[Pw_forum] Parallelization of diaghg

Sat Jan 6 21:50:39 CET 2007

On Sunday 07 January 2007 02:19, Axel Kohlmeyer wrote:
> On 1/6/07, Alexander Shaposhnikov <shaposh at isp.nsc.ru> wrote:
> > Hi,
> >
> > yet another parallelization issue. As far as i understand, subroutine 
> > cdiaghg for davidson diagonalization  is not parallelized
> > by default (in recent versions) and this is for good, as enabling
> > parallel algorithm ('david + para ') only increases computation time
> > (almost always for me).
> > Profiling shows this routine takes 1/2 -2/3 exec times for big  jobs
> > running in parallel on 8-core dual Xeon clovertown 2.66GHz machine, so
> > some working parallelization algorithm could give sizeable performance
> > boost.
>
> well, on the other hand you have to consider the problem of memory
> contention, which must be a huge problem on a machine like yours.
>
> i suggest, you first do a test by starting a series of 1, 2, 3,
> 4,...,8 identical
> and not too small serial calculations simultaneously and compare the wall
> time of those jobs to get an impression of how much of a performance
> improvement from this kind of machine is maximally possible (this is
> an ideally parallel problem with no communication). i have not previous
> experience with that kind of hardware, but extrapolating from woodcrest
> performance numbers and the fact, that your cpus are for all practical
> purposes two woodcrest cpus glued on one socket, i'd expect that you'd
> see a significant performance degradation when running 8 processes.
> i would not be surprised if the optimum would be to use only two thirds
> or even half the cores for larger problems.

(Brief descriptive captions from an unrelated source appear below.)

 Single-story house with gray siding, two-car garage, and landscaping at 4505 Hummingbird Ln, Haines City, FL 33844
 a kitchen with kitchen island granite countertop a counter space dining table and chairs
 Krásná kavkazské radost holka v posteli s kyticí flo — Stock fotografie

The SMP speedup for relatively large pw.x jobs (like scf calc. of 192 atom 
ZrO2 supercell with 50 ecut) is ~4.5. As i said, the cdiaghg does not 
parallelize and takes ~1/3 exec time of the whole 8-cpu job. Consider it 
could be efficiently run in parallel to get, say, 2X speedup on 8cpus - I 
could achieve ~5.5X total SMP speedup.
Thats the difference.

On the other hand, memory contention is indeed huge problem for cp/cpmd codes,
so this Xeon machine is barely faster than dual Opteron 280 2.4GHz (4cores) 
for cpmd. For pw.x , however, it is ~2.5 faster for large jobs -and could be 
made even better with some working diaghg parallelization algorithm.

> cheers,
>     axel.

Best Regards,
Alexander Shaposhnikov